Link back: This guide is a part of the Virtual Oracle RAC project, the index to the whole project is here.
This part of the project provides instructions on configuring iSCSI initiators in Linux.
Configuring iSCSI services.
Start the “iscsid” serivce:
# service iscsid start
Run the following commands to make sure the services will run next time after reboot:
# chkconfig iscsid on
# chkconfig iscsi on
Now, we check if our iSCSI service can communicate with Openfiler. Run this command (shows available iSCSI targets):
# iscsiadm -m discovery -t sendtargets -p openfiler-priv
Is your output any different from what is shown above? Got less targets or none at all? And you say that your openfiler is up and running and you followed all instructions to the letter. Well, let’s go back and recall how we configured our iSCSI targets. There was something called “Network ACL” setup, that may be likened to a firewall in the openfiler. Remember now? It is set to “Deny” by default for each target. Go back and set it all to “Allow” for all targets.
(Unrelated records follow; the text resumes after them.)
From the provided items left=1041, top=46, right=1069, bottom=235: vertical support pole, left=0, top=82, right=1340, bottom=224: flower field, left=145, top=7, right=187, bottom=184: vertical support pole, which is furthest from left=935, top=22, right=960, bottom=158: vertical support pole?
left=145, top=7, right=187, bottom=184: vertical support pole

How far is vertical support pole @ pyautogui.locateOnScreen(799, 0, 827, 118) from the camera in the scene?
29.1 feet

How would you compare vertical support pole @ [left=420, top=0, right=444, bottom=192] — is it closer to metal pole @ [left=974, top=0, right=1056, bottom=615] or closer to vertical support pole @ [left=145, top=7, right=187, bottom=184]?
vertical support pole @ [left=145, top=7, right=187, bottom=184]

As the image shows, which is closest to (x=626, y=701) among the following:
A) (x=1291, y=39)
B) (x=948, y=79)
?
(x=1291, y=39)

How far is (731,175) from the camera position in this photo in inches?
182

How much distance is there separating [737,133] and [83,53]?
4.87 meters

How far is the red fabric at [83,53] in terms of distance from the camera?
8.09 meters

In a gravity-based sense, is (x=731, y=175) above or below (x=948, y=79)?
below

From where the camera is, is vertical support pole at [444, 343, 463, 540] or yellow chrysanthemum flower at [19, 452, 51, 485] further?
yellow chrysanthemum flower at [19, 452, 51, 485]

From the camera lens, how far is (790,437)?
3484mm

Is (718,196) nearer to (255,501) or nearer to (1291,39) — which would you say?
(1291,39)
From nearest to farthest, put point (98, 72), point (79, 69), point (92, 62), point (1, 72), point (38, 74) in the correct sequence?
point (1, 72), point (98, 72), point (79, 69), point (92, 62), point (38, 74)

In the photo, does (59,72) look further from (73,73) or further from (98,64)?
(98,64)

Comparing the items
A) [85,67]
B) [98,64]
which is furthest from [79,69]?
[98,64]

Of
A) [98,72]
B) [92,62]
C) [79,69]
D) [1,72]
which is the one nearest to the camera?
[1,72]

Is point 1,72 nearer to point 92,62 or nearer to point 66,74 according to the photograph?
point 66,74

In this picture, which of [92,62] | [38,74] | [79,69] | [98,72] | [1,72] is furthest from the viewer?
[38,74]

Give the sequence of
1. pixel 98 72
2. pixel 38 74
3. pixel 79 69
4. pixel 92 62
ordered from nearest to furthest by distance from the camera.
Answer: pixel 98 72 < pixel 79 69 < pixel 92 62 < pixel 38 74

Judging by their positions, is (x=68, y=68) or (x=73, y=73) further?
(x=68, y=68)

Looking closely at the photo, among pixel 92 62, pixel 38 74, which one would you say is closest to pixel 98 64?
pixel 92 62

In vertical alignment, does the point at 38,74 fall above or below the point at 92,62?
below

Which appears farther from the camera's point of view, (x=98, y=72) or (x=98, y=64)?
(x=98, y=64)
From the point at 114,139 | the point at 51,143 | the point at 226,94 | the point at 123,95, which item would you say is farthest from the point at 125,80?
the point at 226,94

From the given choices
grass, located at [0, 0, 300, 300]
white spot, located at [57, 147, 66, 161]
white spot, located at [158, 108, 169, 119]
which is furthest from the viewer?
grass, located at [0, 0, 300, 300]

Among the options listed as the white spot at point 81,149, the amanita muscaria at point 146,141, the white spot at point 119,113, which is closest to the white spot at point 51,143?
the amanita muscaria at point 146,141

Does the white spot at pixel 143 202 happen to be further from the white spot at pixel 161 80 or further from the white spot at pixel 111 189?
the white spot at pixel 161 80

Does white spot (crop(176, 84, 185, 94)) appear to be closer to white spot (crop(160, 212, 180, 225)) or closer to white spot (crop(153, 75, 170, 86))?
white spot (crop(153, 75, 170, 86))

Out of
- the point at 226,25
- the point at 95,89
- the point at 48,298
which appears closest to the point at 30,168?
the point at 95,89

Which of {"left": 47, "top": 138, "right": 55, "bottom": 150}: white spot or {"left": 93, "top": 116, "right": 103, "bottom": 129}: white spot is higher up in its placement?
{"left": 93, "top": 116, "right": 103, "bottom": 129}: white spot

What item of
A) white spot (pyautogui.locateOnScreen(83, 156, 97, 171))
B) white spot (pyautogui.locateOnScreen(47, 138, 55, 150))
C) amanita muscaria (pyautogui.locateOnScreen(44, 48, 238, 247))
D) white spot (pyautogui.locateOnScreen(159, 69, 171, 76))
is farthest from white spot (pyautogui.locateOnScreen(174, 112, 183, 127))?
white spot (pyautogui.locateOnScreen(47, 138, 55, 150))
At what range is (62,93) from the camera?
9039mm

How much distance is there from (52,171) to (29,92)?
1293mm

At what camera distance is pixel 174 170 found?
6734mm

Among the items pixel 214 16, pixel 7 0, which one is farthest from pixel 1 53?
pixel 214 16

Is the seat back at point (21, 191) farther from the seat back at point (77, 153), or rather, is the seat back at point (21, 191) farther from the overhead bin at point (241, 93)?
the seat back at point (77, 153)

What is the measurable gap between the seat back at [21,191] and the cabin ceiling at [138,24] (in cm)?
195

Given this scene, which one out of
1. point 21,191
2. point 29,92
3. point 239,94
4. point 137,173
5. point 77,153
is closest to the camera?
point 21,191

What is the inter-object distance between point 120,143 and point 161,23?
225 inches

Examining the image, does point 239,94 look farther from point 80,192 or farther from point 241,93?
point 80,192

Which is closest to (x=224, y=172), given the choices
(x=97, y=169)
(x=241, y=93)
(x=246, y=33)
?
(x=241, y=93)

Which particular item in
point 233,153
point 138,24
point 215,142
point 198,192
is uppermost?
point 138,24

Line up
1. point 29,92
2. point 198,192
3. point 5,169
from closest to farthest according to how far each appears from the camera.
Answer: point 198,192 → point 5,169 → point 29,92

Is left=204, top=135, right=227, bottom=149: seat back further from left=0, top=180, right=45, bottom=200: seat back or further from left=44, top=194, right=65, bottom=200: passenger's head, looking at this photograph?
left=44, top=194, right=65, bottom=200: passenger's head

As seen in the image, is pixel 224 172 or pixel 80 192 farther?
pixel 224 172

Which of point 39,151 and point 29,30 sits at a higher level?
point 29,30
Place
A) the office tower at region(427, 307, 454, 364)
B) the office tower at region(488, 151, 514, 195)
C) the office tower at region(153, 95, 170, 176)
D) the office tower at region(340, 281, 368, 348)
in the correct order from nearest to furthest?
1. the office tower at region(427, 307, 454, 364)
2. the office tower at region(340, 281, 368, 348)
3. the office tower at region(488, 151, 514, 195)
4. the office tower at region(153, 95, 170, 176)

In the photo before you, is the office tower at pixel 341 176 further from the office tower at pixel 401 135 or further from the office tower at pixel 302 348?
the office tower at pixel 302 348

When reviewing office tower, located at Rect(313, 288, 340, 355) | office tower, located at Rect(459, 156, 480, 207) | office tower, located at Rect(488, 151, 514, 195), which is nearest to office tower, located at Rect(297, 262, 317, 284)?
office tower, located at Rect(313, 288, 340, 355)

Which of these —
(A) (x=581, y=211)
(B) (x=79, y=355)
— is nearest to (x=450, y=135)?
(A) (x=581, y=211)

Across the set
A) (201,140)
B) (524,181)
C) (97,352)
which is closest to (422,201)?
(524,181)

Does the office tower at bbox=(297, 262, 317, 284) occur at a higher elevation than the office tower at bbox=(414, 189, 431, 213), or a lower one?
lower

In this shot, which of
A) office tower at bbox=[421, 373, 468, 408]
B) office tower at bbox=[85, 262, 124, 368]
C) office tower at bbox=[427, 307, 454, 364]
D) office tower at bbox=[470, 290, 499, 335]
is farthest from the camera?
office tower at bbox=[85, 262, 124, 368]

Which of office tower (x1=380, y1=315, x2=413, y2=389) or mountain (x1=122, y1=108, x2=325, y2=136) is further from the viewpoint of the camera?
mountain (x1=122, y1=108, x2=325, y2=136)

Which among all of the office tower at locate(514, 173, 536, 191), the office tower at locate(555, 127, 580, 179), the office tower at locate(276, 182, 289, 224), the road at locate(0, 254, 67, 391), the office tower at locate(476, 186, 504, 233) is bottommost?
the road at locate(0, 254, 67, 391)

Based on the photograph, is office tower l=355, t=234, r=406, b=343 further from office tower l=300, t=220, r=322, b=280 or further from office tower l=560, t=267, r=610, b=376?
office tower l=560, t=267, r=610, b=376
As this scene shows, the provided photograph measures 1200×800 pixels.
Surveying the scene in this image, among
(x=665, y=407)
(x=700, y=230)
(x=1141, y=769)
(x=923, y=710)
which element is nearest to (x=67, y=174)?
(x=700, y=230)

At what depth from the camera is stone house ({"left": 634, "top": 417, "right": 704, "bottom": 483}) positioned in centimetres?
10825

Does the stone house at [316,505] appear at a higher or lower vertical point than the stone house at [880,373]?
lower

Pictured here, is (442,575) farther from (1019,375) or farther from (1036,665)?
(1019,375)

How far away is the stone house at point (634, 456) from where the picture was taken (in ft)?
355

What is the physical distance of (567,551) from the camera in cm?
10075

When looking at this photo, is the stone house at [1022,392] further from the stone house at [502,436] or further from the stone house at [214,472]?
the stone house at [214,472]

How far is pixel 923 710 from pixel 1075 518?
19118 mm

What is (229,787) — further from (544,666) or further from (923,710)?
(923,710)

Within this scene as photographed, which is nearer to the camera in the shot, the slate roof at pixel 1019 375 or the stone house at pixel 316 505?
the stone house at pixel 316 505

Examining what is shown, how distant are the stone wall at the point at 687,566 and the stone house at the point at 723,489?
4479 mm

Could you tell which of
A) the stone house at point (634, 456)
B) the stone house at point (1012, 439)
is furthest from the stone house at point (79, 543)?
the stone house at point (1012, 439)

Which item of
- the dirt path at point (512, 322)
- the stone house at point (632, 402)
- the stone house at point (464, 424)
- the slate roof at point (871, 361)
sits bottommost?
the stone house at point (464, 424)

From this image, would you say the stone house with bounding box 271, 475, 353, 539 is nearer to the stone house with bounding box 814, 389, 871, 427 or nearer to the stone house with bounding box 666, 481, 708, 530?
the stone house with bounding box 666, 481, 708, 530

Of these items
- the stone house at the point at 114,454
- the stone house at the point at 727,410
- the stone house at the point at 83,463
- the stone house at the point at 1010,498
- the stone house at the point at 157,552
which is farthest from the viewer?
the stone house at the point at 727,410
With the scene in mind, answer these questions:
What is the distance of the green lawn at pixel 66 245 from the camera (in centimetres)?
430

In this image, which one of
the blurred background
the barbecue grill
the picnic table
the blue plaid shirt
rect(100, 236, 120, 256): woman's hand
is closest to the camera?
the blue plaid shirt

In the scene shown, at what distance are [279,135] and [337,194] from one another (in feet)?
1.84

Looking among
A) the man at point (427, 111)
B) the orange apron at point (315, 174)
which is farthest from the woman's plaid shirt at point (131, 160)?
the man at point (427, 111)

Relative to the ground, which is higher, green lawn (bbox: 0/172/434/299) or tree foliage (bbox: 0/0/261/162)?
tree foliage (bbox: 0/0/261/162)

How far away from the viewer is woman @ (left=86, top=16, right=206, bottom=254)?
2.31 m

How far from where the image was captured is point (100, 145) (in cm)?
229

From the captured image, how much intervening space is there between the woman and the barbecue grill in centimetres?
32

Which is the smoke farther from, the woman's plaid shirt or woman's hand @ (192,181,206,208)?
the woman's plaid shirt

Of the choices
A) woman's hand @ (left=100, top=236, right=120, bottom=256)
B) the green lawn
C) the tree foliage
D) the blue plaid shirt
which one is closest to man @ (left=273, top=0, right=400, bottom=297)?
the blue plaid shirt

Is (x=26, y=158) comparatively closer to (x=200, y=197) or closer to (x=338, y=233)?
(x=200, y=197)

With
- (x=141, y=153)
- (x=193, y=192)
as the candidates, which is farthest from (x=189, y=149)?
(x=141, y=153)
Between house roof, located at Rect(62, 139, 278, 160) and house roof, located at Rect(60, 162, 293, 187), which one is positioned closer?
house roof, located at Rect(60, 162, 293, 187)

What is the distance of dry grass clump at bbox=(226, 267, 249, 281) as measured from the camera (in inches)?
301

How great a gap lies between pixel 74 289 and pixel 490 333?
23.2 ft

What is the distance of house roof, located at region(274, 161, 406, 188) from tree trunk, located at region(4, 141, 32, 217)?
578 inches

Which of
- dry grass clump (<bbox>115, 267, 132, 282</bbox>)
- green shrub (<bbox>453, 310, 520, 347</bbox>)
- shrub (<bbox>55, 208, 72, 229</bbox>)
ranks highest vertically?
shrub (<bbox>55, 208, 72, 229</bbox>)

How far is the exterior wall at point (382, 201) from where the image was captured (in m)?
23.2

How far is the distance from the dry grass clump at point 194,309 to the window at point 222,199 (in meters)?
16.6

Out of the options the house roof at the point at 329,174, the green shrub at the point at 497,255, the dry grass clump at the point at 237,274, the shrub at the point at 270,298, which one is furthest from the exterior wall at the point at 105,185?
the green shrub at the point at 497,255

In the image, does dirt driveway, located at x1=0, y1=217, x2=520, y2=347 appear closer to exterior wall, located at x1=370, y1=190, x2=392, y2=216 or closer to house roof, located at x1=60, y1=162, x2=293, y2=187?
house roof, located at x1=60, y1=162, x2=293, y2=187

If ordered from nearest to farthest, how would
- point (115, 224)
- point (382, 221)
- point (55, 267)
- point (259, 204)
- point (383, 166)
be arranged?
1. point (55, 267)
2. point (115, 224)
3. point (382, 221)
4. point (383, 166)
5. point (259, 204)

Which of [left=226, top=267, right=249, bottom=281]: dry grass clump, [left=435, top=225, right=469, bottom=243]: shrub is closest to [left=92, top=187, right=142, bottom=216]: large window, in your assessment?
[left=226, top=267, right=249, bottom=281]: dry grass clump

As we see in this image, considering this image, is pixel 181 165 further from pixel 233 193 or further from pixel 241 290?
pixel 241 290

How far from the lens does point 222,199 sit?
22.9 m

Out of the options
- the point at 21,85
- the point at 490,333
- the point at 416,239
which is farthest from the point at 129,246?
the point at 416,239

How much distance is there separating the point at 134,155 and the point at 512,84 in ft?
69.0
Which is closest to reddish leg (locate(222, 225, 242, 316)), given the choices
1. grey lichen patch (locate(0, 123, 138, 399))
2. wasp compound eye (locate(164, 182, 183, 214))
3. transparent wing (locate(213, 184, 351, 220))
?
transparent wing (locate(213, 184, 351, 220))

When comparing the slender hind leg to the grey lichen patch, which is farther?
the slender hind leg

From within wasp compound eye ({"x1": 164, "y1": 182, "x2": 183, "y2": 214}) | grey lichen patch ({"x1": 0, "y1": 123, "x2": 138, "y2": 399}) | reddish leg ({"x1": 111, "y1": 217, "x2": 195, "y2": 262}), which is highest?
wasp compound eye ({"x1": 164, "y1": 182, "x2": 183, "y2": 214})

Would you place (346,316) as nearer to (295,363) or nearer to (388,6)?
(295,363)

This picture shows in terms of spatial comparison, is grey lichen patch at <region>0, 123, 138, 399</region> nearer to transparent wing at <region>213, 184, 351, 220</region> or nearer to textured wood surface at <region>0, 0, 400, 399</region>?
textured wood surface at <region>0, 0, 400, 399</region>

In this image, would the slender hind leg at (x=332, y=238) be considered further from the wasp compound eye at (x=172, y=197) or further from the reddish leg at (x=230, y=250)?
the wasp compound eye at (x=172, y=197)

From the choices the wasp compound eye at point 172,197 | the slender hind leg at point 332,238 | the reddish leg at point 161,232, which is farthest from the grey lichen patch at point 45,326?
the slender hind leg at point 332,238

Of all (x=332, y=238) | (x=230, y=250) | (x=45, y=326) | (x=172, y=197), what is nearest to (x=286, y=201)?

The change will take effect immediately, so you can run discovery again.
As it turns out, when the iSCSI initiator discovers the targets it configures the services to start up automatically on reboot and log into the targets. We can test this now by rebooting our linux machine. This is what you should see during restart if iSCSI setup was done properly:
|If login to the targets did not happen on reboot you will need to execute the commands below:
# iscsiadm -m node -T iqn.2006-01.com.openfiler:racdb.crs -p 10.10.1.20 -l
# iscsiadm -m node -T iqn.2006-01.com.openfiler:racdb.crs -p 10.10.1.20 –op update -n node.startup -v automatic
The “-l” option means – log into the target (“a node”, do not confuse this “node” with RAC nodes)
The “–op” option means update configuration property specified by “-n” option, it is “node.startup” in this case.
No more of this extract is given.